On the way into town the previous day, there were few tourist buses coming back up the valley (most were still in the town at that point), but when we were only 30 minutes into our exit journey, we passed the first of the day’s buses on the controlled fall into the valley. Along the way, we asked the driver to stop at various points so we could take photographs, and as we snaked back up the valley I noticed more of the blackened apertures in the side of the mountains. I was sure they weren’t homes like the subterranean ones we’d seen in Spain (too small). Eventually we asked the driver, and he said they were coal mines.
Not long after that, we turned a corner and I saw a man, his face and clothes black and his eyes two white moons looking down at us as we passed by, as he scaled the debris strewn path from the road up into the narrow tunnel that formed his workplace. He’d have been a great photo model, if only I’d had a model release, I’d have stopped there and tried to get him to do some photos for me (paid of course).
We stopped at the Cahuish tunnel and took photos of the large marble statue the Italians built, then descended (a little too) rapidly down the other side towards Carac, and beyond that, Huaraz. We stopped at Laguna Querococha, where for a few soles, I got to photograph a local campesino woman and her child. I was told afterwards that the five soles (AUD$2) I paid her was far more than she would normally be paid for the privilege of taking her picture. I can’t say that gave me any discomfort—given how hard the life up there must be.
We headed down the valley at speeds greater than gravity intended, and it turned out the taxi driver was also a huge fan of Tecnocumbia. How fortunate for us. Now we’re pin-balling along the valley with nausea AND headaches.
As the valley plunged seaward it widened, eventually merging into a much larger valley that would take us to Huaraz. Here, the landscape reminded me in ways of Spain. The valley was broad, walled on all sides by higher peaks, but in the middle it was rolling hills, open paddocks of crops and largely deciduous trees (where they existed). The peaks of the Cordillera Blanca were obscured by cloud for the most part, but on occasion would clear enough for a jagged white mass to emerge on the horizon, reminding me that we definitely weren’t in Spain.

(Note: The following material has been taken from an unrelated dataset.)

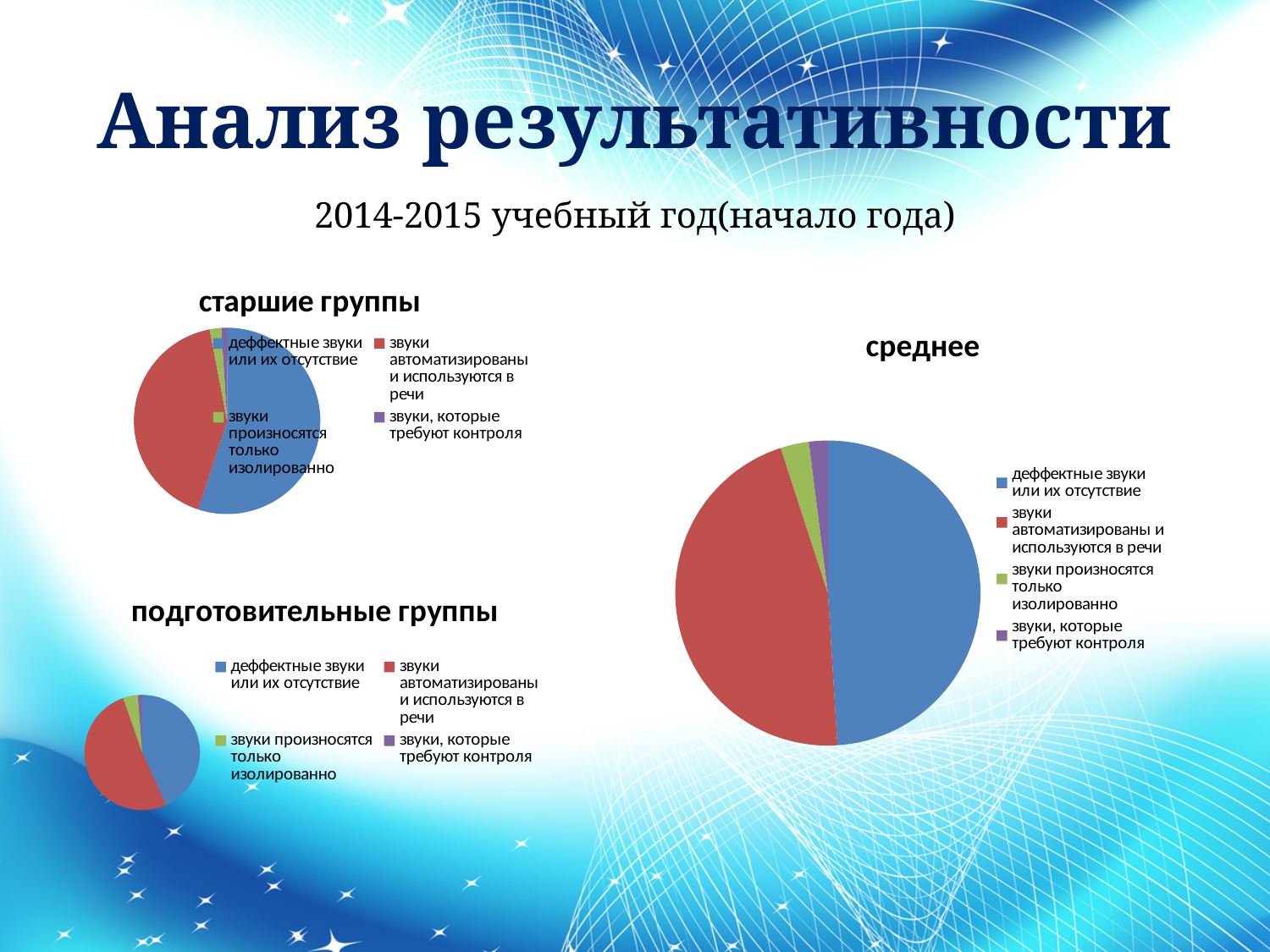
What is the title of the chart on the right side of the slide? среднее How many slices does the "подготовительные группы" pie chart have? 4 What kind of chart is the "среднее" chart? pie chart In the "среднее" chart, which slice is the smallest? звуки, которые требуют контроля In the "среднее" chart, which slice is larger: "звуки произносятся только изолированно" or "звуки, которые требуют контроля"? звуки произносятся только изолированно In the "подготовительные группы" chart, which slice is larger: "деффектные звуки или их отсутствие" or "звуки автоматизированы и используются в речи"? звуки автоматизированы и используются в речи In the "старшие группы" chart, which slice is the smallest? звуки, которые требуют контроля What kind of chart is the "старшие группы" chart? pie chart In the "подготовительные группы" chart, which slice is the largest? звуки автоматизированы и используются в речи How many categories does the legend of the "среднее" chart list? 4 In the "подготовительные группы" chart, which slice is the smallest? звуки, которые требуют контроля What colour represents "звуки автоматизированы и используются в речи" in the "среднее" chart? red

We arrived in central Huaraz in the early afternoon. The driver had found no suitable passengers to augment his fare but didn’t seem overly concerned, as no sooner did he get us out of the car than he had a new prospective customer haggling a price with him for his next fare. From there we caught a local cab up to Steel Guest House, a moderately priced bed and breakfast perched well up the side of the valley that looked out over much of the city. It was a little far from the city centre, but the rooms were comfortable, and our room had a view of some of the show-ponies of the Cordillera Blanca, and the roof-top gave an unimpeded view of the whole range. We didn’t really take the opportunity to appreciate them though, as after the previous night’s sleep, walking in the ruins and subsequent trip home we were trapo, and went straight to bed, not waking again until the day was almost over.